§ Task set
- A) Render this sentence from the Richtofen passage in French: "In 1915 Richtofen joined the Second Reich’s Imperial Air Service."
- B) Decide whether each statement agrees with the Richtofen passage, answering yes or no and quoting the words of the passage that settle it: (i) Richtofen was a cavalry officer when the war began. (ii) His contemporaries judged him an exceptionally talented flier. (iii) He received his training from Oswald Boelcke.
- C) Pick up the Richtofen passage where its last sentence ends and write a continuation.

§ Source extract

As a Prussian aristocrat, Frieherr Manfred Von Richtofen was a cavalry officer at the outbreak of war. After the German advance in the west stalled and combat deteriorated into trench warfare, the machinegun had made it obvious that the days of horse cavalry were numbered. In 1915 Richtofen joined the Second Reich’s Imperial Air Service. He trained under one of Germany’s pioneer fighter pilots, Oswald Boelcke, and became a pilot himself.

richtofen

Richtofen wasn’t a natural flier and, incredibly, contemporaries testified that even by his final days he wasn’t exceptionally talented. What he was, though, was ruthless, relentless and methodical. Some aces of the First World War may well have been chivalrous, as legend would have it. Richtofen most assuredly was not. He fought just as he hunted—seeking results rather than some adherence to “sportsmanship.” He didn’t just want to shoot enemy planes down—he wanted to terminate enemy pilots so he wouldn’t have to face them again. If an enemy survived being shot down, he strafed them on the ground. As commander of Jasta 11 he taught other pilots to do the same.

Germany’s numerical disadvantage grew much worse after the USA entered the war, and it wasn’t just the ground forces that found themselves in increasingly hopeless tactical dilemmas. The Luftstreitkräfte was also being overwhelmed by force of numbers. German pilots and aircraft were called upon to fly more and more missions with less and less rest in between.  American pilots during the next world war—a war they were winning—were often pushed past their limits of endurance on a routine basis. It’s no wonder Richtofen and his compatriots  were pushed into the meatgrinder  with no let-up as the situation became more desperate, and the high command ever more insistent that they perform miracles to turn the tide.

[Recorded data]

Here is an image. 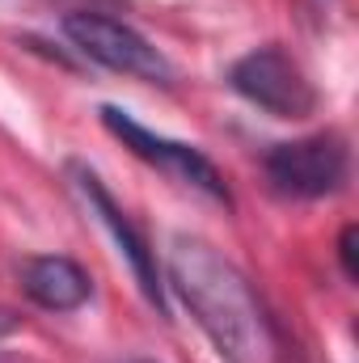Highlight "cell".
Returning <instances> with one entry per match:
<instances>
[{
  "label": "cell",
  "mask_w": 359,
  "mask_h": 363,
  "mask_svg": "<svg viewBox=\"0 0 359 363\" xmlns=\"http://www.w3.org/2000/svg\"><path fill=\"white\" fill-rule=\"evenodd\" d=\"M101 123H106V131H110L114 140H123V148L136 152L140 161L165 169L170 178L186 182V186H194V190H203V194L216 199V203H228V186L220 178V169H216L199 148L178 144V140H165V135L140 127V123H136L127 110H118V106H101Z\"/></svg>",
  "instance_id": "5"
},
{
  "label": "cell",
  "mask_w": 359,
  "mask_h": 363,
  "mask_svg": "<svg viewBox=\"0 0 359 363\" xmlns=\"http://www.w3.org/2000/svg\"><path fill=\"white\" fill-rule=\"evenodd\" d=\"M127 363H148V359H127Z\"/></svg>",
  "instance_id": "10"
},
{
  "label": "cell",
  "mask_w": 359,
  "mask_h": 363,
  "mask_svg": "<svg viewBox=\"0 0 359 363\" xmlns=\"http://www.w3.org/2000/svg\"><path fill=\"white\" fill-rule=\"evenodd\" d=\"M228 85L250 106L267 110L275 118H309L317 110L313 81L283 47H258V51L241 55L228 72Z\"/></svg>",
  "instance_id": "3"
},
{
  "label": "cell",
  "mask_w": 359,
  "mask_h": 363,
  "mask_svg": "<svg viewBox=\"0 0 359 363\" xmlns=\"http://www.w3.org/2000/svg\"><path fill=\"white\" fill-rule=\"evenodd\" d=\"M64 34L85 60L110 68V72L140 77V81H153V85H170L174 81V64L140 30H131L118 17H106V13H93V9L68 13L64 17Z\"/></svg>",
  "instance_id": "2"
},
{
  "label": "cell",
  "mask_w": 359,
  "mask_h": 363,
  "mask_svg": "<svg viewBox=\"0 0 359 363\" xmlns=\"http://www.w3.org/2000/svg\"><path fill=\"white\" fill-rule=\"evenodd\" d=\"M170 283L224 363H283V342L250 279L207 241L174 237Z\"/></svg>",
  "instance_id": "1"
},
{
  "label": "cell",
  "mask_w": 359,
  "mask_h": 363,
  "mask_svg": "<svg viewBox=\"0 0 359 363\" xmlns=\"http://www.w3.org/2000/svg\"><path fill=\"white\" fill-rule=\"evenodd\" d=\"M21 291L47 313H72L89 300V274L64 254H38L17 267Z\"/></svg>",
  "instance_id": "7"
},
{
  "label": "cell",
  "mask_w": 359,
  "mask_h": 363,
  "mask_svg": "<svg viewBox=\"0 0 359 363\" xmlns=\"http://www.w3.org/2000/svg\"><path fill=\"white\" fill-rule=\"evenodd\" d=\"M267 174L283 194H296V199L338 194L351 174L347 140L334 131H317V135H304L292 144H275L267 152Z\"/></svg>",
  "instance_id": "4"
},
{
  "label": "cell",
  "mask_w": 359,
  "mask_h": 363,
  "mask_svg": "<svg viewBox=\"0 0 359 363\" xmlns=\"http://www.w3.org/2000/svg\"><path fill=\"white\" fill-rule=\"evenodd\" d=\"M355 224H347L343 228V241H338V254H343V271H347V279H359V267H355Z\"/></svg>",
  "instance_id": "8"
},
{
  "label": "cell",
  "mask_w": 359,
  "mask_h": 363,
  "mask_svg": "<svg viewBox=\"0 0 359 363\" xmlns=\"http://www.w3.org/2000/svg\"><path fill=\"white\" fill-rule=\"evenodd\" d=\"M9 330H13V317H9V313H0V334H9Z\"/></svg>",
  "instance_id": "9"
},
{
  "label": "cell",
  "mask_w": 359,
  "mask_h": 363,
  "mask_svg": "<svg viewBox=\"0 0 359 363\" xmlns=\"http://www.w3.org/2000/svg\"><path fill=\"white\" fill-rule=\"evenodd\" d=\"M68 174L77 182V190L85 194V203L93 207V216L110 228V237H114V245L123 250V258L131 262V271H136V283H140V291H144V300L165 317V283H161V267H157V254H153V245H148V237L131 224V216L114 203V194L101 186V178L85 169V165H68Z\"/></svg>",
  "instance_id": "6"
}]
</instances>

--

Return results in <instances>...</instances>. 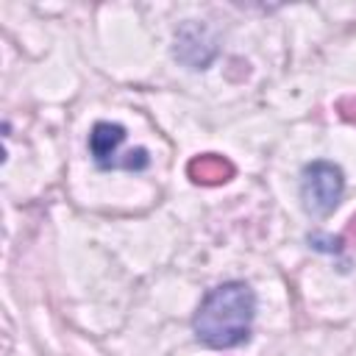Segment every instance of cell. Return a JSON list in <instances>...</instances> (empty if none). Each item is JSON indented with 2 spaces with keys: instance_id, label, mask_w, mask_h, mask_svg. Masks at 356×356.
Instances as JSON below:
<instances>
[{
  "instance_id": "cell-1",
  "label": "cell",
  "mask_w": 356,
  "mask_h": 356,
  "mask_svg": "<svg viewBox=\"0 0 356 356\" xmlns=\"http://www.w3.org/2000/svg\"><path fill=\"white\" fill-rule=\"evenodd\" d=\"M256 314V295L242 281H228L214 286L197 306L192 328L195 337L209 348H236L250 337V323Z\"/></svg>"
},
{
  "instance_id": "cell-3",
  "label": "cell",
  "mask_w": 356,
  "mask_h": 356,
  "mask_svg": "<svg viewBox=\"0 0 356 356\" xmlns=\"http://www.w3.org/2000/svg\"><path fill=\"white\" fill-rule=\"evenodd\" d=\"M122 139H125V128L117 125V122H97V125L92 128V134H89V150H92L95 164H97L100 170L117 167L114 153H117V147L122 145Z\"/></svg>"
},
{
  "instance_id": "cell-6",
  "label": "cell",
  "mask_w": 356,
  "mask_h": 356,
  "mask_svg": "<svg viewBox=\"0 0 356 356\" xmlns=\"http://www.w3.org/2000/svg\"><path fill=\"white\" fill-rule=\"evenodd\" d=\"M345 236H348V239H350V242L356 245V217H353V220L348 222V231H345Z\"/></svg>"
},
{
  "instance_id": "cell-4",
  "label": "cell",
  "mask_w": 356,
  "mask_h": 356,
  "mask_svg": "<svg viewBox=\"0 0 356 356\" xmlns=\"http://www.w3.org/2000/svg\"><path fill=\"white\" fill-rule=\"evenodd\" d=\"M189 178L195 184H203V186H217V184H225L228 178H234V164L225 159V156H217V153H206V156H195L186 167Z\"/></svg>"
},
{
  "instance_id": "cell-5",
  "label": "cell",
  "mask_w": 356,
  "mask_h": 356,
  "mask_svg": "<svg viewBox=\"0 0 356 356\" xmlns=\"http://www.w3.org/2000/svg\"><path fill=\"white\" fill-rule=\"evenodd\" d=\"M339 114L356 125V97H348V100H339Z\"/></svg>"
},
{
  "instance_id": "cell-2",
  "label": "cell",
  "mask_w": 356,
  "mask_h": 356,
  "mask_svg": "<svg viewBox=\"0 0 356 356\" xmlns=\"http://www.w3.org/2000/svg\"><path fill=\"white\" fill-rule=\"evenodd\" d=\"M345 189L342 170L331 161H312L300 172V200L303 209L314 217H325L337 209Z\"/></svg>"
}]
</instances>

§ Results
- A) En 1915, Richtofen rejoignit le Service aérien impérial du Second Reich.

- B)
(i) Yes: "was a cavalry officer at the outbreak of war."
(ii) No: "contemporaries testified that even by his final days he wasn’t exceptionally talented."
(iii) Yes: "He trained under one of Germany’s pioneer fighter pilots, Oswald Boelcke."

- C)
After scoring 8o confirmed kills (and confirmation was only possible when enemy aircraft went down on the German side of the front lines) Richtofen and his “flying circus” were just about used up: physically, mentally and emotionally exhausted. The Frieherr (Baron) himself suffered from a head wound, sustained in a previous dogfight, which gave him fits of nausea and migraines. After a sortie over enemy lines one day, he strayed too close to an anti-aircraft machinegun emplacement and was ventilated by a .303 slug. After his plane went down, Australian troops paused only long enough to strip his body before spreading the word that the Red Baron was KIA.

Unsatisfied with such an ignominious and anticlimactic end to a legendary symbol of German prowess, allied propagandists were quick to rewrite the Baron’s demise as an aerial victory for the RAF. They pitched it as if it were single combat from the Middle Ages or antiquity—the Teutonic champion had fallen to their own brave knight. Canadian pilot Roy Brown was declared their Lancelot; their Achilles, their David…Richtofen was Goliath, of course. Brown never claimed credit for the kill and, in fact, was so cramped from chronic diarrhea that day that he returned to his airfield only minutes after leaving it.

With all that in mind, it’s no wonder that film makers prefer to steer wide of historic reality.

Were I the writer/director, I too might have revised history to make Von Richtofen a gallant, chivalrous knight from the wild blue yonder. I wouldn’t have followed the current formula by putting the obligatory anti-war sentiments into his mouth, but dominant opinion right now is that such convictions, constrained by a profound sense of duty to “protect his men as best he can” makes a protagonist all the more noble while justifying a “man of conscience” participating in something so unconscionable as war. Obviously that’s what Müllerschön believed.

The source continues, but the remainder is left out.